On the Trajectory Regularity of ODE-based Diffusion Sampling
Defang Chen, Zhenyu Zhou, Can Wang, Chunhua Shen, Siwei Lyu
TL;DR
The paper investigates the trajectory regularity of ODE-based diffusion sampling, revealing a boomerang-shaped, largely straight sampling path governed by an implicit denoising trajectory. By modeling data with kernel density estimation, it derives a closed-form denoising solution linked to annealed mean shift and demonstrates that the sampling length scales as $\sigma_T\sqrt{d}$ with a nearly constant vector-field magnitude. Leveraging this regularity, it introduces Geometry-Inspired Time Scheduling (GITS), a dynamic-programming approach that re-allocates time steps using a small warmup, yielding substantial FID gains at few function evaluations with minimal overhead. The method provides theoretical and empirical insights into the sampling mechanism, offering a practical, fast route to higher-quality image generation on standard benchmarks. Overall, the work connects trajectory structure, KDE-based denoising, and DP-based scheduling to deliver efficient, principled acceleration for diffusion samplers.
Abstract
Diffusion-based generative models use stochastic differential equations (SDEs) and their equivalent ordinary differential equations (ODEs) to establish a smooth connection between a complex data distribution and a tractable prior distribution.
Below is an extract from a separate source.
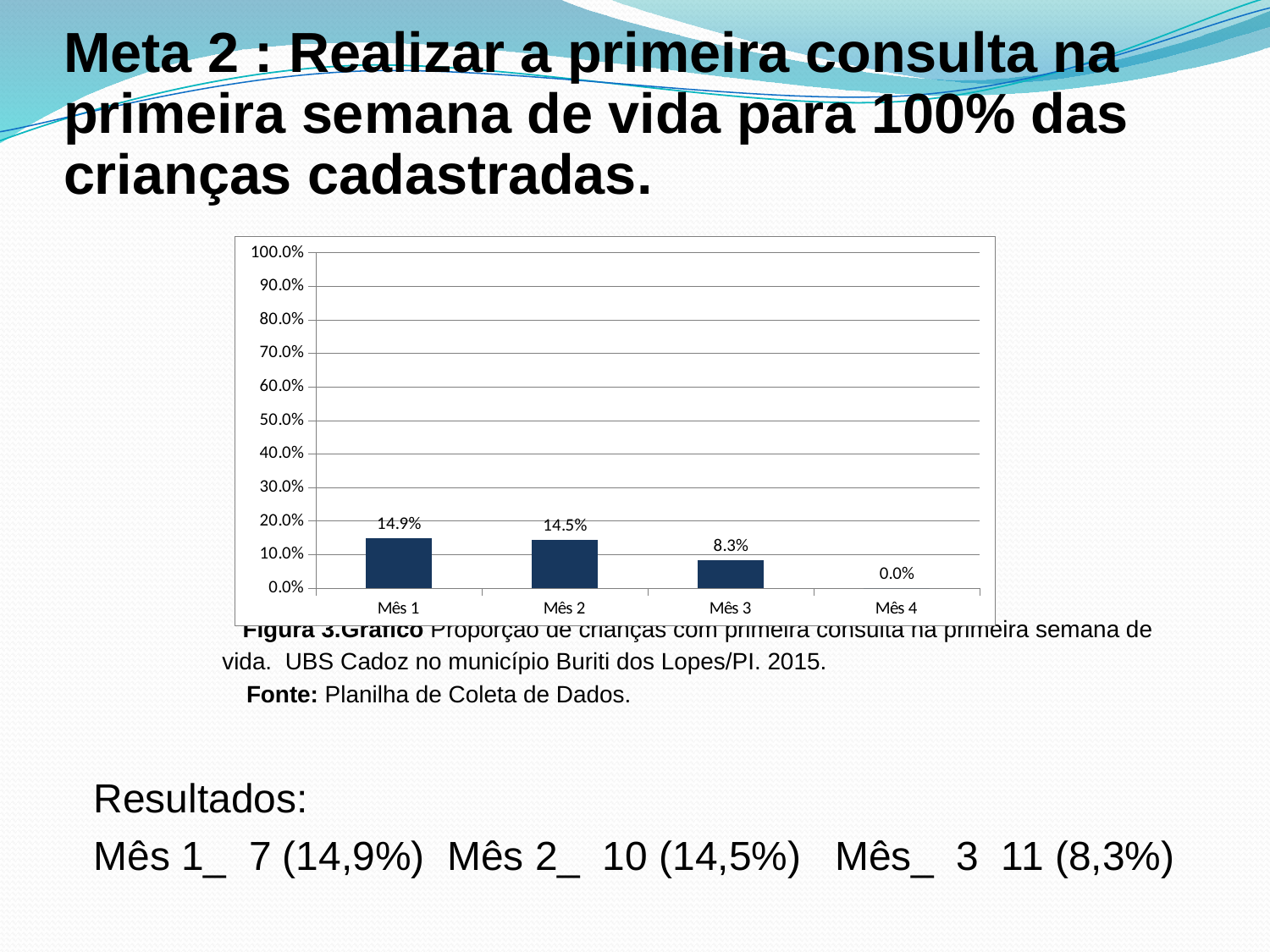
Is the value for Mês 1 greater or less than 20.0%? less What is the value for Mês 3? 8.3% What is the difference between the values for Mês 1 and Mês 3? 6.6% What kind of chart is shown on the slide? bar chart What is the difference between the values for Mês 2 and Mês 3? 6.2% Do the values rise or fall from Mês 1 to Mês 4? fall How many months are shown on the x axis? 4 Which month has the highest value? Mês 1 What is the value for Mês 4? 0.0% What is the value for Mês 1? 14.9% Which month has the lowest value? Mês 4 Which is larger, the value for Mês 2 or the value for Mês 3? Mês 2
In this paper, we identify several intriguing trajectory properties in the ODE-based sampling process of diffusion models. We characterize an implicit denoising trajectory and discuss its vital role in forming the coupled sampling trajectory with a strong shape regularity, regardless of the generated content. We also describe a dynamic programming-based scheme to make the time schedule in sampling better fit the underlying trajectory structure. This simple strategy requires minimal modification to any given ODE-based numerical solvers and incurs negligible computational cost, while delivering superior performance in image generation, especially in $5\sim 10$ function evaluations.